> _Requirement_: Carry on the text about Kanonhstaton and 1492 Land Back Lane, starting right after its final sentence.

Kanonhstaton was once a planned housing development called Douglas Creek Estates. In February 2006, a group of Six Nations women reclaimed the property that sat next to the Baptist church on Argyle Street South.
Events detonated on April 20, 2006, after the OPP raided the site. The community reacted and hundreds stormed the site, pushing the OPP back. Tires, a vehicle and a bridge burned.
This triggered months of on-and-off-again blockades and violent clashes between Six Nations members and Caledonia residents, which went on for a time after Ontario bought the property in June 2006. The land remains in Ontario's hands but continues to be occupied by Six Nations members.
Without the taking of Kanonhstaton, there would be no 1492 Land Back Lane. The 2006 battle not only set an example for a successful land reclamation, it now serves as a beachhead for further re-conquest of lands.
Kanonhstaton creates a protected corridor from Six Nations, down 6th Line, all the way through Caledonia's undeveloped lands within its southern boundary.
Donna Silversmith, from the Cayuga Snipe clan, spends her days on Kanonhstaton at a bustling support camp for 1492 Land Back Lane. She ensures there is enough refreshment ― pizza, corn soup, strawberry juice ― for those on the front lines patrolling the barricades.
Six Nations members often stop by to say hello, drop off supplies and sit around a barrel fire, where you'll hear Haudenosaunee drumming and singing amid the woodsmoke.
"Usually, we women are right there on the front line with our men, because we have that rational voice, that rational stance we take, so things don't get out of hand," she said.
While things remain at a stalemate between the OPP and the barricades, the threat of a police raid keeps tensions here running like a low-frequency hum.
Silversmith said Six Nations children who lived through the Douglas Creek Estates fight are now on the front lines of 1492 Land Back Lane.

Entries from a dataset

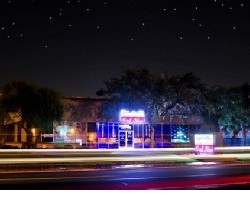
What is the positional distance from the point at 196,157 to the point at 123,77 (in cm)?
1560

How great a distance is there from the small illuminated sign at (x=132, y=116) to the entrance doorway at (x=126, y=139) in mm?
4560

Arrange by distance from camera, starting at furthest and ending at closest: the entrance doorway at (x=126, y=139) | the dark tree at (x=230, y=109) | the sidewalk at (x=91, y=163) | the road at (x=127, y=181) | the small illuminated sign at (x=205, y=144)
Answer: the dark tree at (x=230, y=109)
the entrance doorway at (x=126, y=139)
the small illuminated sign at (x=205, y=144)
the sidewalk at (x=91, y=163)
the road at (x=127, y=181)

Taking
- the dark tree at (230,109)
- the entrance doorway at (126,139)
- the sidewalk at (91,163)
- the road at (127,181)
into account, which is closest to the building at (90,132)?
the entrance doorway at (126,139)

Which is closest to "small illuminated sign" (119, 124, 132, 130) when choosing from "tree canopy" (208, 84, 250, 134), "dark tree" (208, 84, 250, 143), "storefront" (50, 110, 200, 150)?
"storefront" (50, 110, 200, 150)

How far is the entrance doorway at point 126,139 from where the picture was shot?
165ft

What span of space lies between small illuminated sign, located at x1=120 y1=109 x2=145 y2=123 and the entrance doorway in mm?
4560

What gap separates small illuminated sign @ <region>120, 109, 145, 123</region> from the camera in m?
45.2

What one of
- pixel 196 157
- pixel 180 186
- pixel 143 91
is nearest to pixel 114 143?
pixel 143 91

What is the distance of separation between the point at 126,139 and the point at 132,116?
5.35 meters

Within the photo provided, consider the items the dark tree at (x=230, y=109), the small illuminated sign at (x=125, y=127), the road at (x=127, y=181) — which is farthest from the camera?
the dark tree at (x=230, y=109)

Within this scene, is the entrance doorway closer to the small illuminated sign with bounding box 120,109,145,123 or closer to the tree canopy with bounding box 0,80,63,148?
the small illuminated sign with bounding box 120,109,145,123

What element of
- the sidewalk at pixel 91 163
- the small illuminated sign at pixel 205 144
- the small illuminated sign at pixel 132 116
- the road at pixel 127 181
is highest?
the small illuminated sign at pixel 132 116

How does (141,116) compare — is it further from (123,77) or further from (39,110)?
(39,110)

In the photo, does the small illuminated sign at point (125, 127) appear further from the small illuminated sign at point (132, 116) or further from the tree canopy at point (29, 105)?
the tree canopy at point (29, 105)
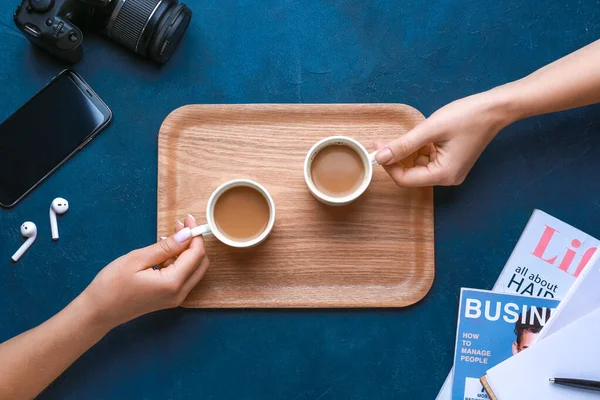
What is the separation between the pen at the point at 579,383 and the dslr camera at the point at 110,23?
989 mm

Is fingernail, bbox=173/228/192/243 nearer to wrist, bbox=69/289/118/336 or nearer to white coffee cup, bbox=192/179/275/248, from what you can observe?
white coffee cup, bbox=192/179/275/248

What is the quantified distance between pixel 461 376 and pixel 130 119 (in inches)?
33.3

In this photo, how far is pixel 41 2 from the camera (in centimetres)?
102

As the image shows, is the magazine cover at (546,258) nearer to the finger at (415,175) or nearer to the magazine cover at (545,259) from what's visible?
the magazine cover at (545,259)

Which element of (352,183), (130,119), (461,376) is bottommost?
(461,376)

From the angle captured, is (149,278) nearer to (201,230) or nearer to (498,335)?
(201,230)

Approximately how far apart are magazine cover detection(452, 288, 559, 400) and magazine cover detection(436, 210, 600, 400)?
0.02 meters

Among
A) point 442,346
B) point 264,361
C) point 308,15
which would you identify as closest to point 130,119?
point 308,15

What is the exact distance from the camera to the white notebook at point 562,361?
103cm

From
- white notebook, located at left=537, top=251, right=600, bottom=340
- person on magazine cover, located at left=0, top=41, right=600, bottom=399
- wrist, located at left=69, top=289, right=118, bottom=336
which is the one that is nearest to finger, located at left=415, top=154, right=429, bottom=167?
person on magazine cover, located at left=0, top=41, right=600, bottom=399

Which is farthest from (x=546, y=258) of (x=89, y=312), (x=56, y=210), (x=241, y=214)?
(x=56, y=210)

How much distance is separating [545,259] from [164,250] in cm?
74

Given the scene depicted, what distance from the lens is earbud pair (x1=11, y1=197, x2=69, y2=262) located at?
1.10 metres

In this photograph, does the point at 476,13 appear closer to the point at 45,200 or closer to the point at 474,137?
the point at 474,137
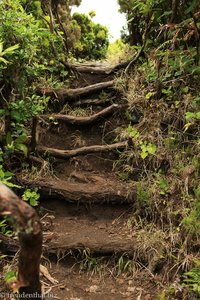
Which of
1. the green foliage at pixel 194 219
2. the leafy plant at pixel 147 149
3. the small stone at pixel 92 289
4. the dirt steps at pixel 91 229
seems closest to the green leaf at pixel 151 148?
the leafy plant at pixel 147 149

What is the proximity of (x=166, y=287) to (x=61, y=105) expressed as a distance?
3.10 metres

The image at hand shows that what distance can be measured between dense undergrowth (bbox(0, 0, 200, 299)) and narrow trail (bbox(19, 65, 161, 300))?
173mm

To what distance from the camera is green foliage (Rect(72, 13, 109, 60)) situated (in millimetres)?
7959

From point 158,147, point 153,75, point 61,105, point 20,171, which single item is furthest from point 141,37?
point 20,171

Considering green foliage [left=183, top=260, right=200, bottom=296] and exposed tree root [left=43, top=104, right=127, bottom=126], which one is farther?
exposed tree root [left=43, top=104, right=127, bottom=126]

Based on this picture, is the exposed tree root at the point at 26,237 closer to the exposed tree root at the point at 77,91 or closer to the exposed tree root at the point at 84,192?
the exposed tree root at the point at 84,192

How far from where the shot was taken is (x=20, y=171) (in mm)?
4391

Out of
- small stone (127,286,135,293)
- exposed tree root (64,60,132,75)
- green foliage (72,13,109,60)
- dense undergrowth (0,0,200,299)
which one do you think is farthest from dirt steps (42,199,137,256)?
green foliage (72,13,109,60)

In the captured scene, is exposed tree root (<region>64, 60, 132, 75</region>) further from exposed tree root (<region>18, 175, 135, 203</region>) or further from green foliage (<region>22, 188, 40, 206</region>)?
green foliage (<region>22, 188, 40, 206</region>)

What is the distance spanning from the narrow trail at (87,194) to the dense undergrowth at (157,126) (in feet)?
0.57

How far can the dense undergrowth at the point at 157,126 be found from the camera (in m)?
3.44

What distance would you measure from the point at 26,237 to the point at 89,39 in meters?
7.29

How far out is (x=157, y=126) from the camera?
453 centimetres

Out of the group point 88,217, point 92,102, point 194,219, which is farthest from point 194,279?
point 92,102
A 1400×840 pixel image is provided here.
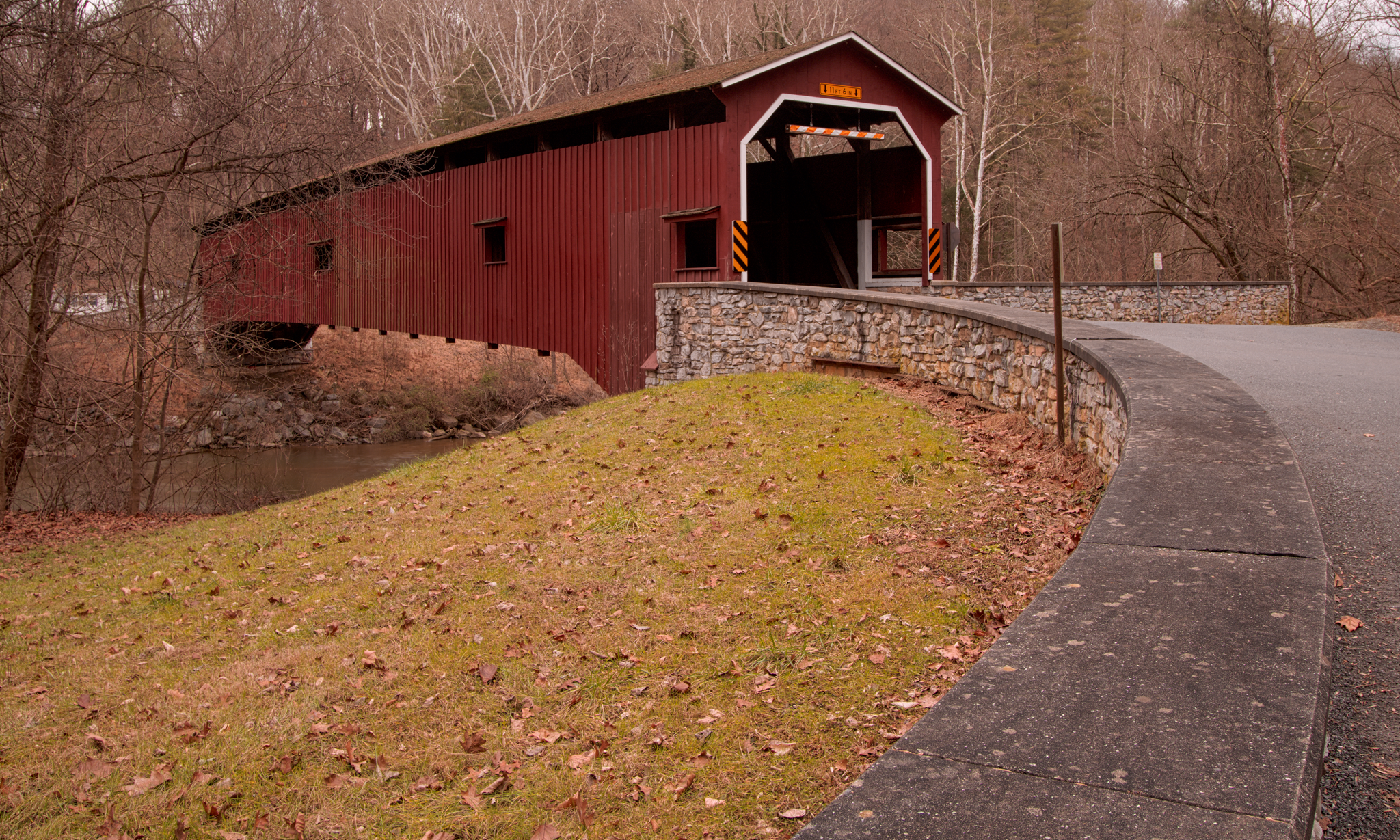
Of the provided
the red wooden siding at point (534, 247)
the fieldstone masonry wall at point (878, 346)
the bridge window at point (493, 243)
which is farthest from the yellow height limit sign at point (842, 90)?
the bridge window at point (493, 243)

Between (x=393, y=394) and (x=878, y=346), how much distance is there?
779 inches

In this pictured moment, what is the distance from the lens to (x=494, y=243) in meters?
18.8

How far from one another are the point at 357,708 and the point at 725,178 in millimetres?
10978

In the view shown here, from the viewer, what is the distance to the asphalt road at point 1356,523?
238 cm

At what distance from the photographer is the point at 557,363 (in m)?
29.6

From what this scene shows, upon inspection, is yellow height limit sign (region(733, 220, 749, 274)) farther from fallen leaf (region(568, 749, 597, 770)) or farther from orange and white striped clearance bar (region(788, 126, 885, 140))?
fallen leaf (region(568, 749, 597, 770))

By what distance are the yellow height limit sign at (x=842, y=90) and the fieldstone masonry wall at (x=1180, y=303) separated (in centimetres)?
652

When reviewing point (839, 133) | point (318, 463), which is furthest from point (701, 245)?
point (318, 463)

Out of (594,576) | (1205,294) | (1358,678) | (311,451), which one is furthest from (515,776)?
(311,451)

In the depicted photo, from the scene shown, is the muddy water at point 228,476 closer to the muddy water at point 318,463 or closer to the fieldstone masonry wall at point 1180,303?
the muddy water at point 318,463

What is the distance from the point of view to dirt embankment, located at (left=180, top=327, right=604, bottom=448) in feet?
83.4

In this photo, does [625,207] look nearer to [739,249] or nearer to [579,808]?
[739,249]

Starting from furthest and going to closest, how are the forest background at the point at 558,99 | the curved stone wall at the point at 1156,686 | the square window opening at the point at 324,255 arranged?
1. the square window opening at the point at 324,255
2. the forest background at the point at 558,99
3. the curved stone wall at the point at 1156,686

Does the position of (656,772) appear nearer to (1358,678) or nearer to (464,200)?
(1358,678)
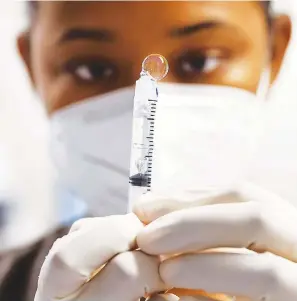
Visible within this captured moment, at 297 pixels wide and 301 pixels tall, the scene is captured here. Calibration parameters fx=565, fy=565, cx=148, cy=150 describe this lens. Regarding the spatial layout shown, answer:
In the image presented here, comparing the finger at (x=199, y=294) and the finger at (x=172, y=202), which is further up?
the finger at (x=172, y=202)

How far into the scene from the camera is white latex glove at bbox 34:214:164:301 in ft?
2.24

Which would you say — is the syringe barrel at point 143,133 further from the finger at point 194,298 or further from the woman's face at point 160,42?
the woman's face at point 160,42

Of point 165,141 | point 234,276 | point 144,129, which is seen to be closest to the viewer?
point 234,276

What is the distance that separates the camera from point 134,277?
68 cm

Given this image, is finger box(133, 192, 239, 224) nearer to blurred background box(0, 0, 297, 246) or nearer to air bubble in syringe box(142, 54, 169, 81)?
air bubble in syringe box(142, 54, 169, 81)

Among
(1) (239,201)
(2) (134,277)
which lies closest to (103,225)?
(2) (134,277)

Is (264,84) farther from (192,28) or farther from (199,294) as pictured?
(199,294)

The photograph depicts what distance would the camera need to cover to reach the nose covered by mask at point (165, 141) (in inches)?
41.7

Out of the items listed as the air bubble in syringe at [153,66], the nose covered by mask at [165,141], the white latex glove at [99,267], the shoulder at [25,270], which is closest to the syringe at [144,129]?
the air bubble in syringe at [153,66]

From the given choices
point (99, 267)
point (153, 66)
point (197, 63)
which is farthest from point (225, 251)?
point (197, 63)

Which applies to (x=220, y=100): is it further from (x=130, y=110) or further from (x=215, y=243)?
(x=215, y=243)

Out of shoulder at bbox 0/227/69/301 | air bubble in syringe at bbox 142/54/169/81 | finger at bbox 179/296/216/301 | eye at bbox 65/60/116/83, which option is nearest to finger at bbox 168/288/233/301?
finger at bbox 179/296/216/301

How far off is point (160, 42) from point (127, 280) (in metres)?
0.55

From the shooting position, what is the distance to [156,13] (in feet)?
3.59
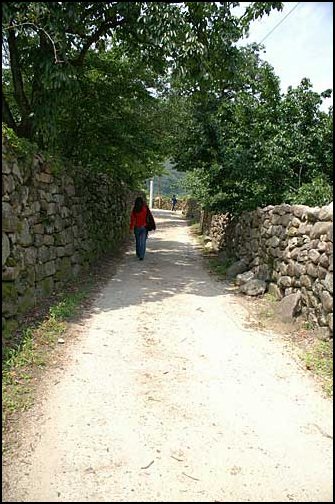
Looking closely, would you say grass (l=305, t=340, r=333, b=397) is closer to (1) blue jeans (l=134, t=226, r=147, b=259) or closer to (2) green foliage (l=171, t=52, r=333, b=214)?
(2) green foliage (l=171, t=52, r=333, b=214)

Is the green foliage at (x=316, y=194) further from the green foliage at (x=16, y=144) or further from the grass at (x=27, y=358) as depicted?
the green foliage at (x=16, y=144)

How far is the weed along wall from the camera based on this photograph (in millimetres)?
4980

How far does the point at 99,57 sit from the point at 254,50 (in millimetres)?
10725

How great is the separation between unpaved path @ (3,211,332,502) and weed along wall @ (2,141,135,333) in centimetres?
105

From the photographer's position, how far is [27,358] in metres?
4.39

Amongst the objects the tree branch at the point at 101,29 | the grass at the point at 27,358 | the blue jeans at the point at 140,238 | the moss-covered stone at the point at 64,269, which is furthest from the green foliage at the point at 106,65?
the grass at the point at 27,358

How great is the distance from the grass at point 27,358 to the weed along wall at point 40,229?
342mm

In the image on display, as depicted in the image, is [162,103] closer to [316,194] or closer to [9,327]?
[316,194]

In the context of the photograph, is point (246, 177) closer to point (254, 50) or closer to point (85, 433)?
point (85, 433)

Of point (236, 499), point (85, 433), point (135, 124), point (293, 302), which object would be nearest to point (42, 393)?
point (85, 433)

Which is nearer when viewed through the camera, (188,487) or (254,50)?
(188,487)

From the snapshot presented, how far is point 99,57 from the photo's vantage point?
980cm

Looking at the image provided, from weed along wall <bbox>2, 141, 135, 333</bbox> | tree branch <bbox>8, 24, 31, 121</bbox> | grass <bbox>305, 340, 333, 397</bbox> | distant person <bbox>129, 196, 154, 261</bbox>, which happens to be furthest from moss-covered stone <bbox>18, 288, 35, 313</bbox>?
distant person <bbox>129, 196, 154, 261</bbox>

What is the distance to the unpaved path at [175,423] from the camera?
2.76m
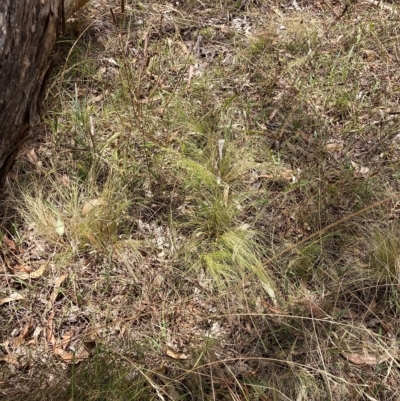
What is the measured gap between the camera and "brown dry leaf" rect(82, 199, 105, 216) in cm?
242

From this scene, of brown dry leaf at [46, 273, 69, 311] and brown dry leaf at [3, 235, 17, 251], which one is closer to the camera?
brown dry leaf at [46, 273, 69, 311]

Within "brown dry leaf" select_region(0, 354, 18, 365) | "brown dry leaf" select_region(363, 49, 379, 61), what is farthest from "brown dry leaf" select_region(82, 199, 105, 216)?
"brown dry leaf" select_region(363, 49, 379, 61)

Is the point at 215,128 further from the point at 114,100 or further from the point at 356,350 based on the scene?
the point at 356,350

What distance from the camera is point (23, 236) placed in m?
2.41

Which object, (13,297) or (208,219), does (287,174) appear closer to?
(208,219)

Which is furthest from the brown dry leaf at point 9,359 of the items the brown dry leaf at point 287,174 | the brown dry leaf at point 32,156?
the brown dry leaf at point 287,174

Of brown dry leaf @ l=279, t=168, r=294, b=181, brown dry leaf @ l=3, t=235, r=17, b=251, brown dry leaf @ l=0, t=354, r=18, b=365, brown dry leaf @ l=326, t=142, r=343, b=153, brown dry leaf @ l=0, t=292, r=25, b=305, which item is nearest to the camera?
brown dry leaf @ l=0, t=354, r=18, b=365

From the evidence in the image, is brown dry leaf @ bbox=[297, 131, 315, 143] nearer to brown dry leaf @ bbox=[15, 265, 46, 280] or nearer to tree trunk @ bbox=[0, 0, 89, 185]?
tree trunk @ bbox=[0, 0, 89, 185]

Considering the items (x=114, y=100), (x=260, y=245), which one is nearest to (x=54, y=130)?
(x=114, y=100)

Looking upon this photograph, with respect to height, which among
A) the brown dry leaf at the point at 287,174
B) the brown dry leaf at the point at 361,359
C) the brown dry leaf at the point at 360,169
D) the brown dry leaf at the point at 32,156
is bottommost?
the brown dry leaf at the point at 361,359

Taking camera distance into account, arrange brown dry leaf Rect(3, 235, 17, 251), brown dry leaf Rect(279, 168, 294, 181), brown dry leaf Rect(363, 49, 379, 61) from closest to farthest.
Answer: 1. brown dry leaf Rect(3, 235, 17, 251)
2. brown dry leaf Rect(279, 168, 294, 181)
3. brown dry leaf Rect(363, 49, 379, 61)

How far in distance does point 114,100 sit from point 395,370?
2110 millimetres

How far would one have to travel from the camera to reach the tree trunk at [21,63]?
2.14 metres

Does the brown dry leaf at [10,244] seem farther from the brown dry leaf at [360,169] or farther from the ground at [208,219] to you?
the brown dry leaf at [360,169]
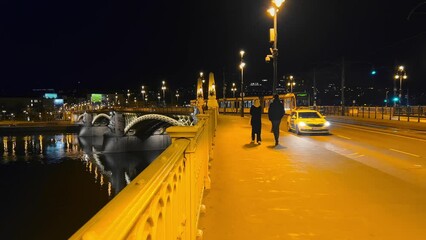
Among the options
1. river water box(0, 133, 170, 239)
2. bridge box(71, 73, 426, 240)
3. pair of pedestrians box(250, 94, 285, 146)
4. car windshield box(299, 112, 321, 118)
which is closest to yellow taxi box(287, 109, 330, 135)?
car windshield box(299, 112, 321, 118)

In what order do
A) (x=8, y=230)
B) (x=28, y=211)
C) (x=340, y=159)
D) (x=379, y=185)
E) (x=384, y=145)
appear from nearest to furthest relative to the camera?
(x=379, y=185) → (x=340, y=159) → (x=384, y=145) → (x=8, y=230) → (x=28, y=211)

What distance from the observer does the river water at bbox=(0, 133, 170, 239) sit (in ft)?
123

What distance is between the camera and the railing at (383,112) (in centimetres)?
4588

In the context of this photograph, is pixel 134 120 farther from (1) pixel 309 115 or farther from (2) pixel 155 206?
(2) pixel 155 206

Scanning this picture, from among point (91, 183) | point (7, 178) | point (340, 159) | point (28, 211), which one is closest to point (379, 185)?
point (340, 159)

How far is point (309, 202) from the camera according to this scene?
786cm

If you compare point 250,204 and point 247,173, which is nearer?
point 250,204

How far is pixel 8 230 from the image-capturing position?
3631 cm

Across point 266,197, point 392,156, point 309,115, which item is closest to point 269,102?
point 309,115

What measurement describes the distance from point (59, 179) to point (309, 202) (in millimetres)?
52706

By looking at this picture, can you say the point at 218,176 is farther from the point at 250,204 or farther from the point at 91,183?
the point at 91,183

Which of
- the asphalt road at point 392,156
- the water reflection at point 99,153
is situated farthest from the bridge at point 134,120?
the asphalt road at point 392,156

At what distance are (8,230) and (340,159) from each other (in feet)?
105

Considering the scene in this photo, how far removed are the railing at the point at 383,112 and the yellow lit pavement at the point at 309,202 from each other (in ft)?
118
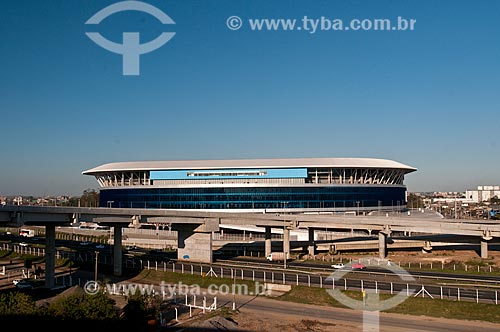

> _Final result_:
"Now we are seeing that pattern," she said. "It's generational now; we are trying to break that cycle."
Hector MacDonald lived amid the turmoil of 2006. Retired and in his 60s, he is one of a handful of non-Six Nations residents whose homes sit on 6th Line, between barricaded Argyle Street South and the reserve boundary.
"This time, it's more radical," said MacDonald.
Because of the barricades, MacDonald said he no longer has access to a responsive 911 service, which is administered by Haldimand County.
"We're in limbo here," said MacDonald. "It's a very touchy situation."
Dan Roberts, a 45-year-old safety compliance officer for a trucking company in Guelph, Ont., lives in a neighbourhood tucked behind a Canadian Tire a couple of streets over from the old Douglas Creek Estates site. He, too, watched as his neighbourhood became a conflict zone in 2006.
Roberts was at work on Oct. 22 of this year when he received a text from his daughter warning him to be careful on the drive home because things were flaring up along the Hwy 6 Caledonia bypass.
Frustration is rising again, he said.
"My fear is the irreparable damage this is going to do to our town and to the relationship with Six Nations," said Roberts.
He said the barricades and trenches had done more than just reshape Caledonia's roads and force drivers to make half-hour-long detours. These barriers have also blocked progress on finding common ground between the two communities, he said.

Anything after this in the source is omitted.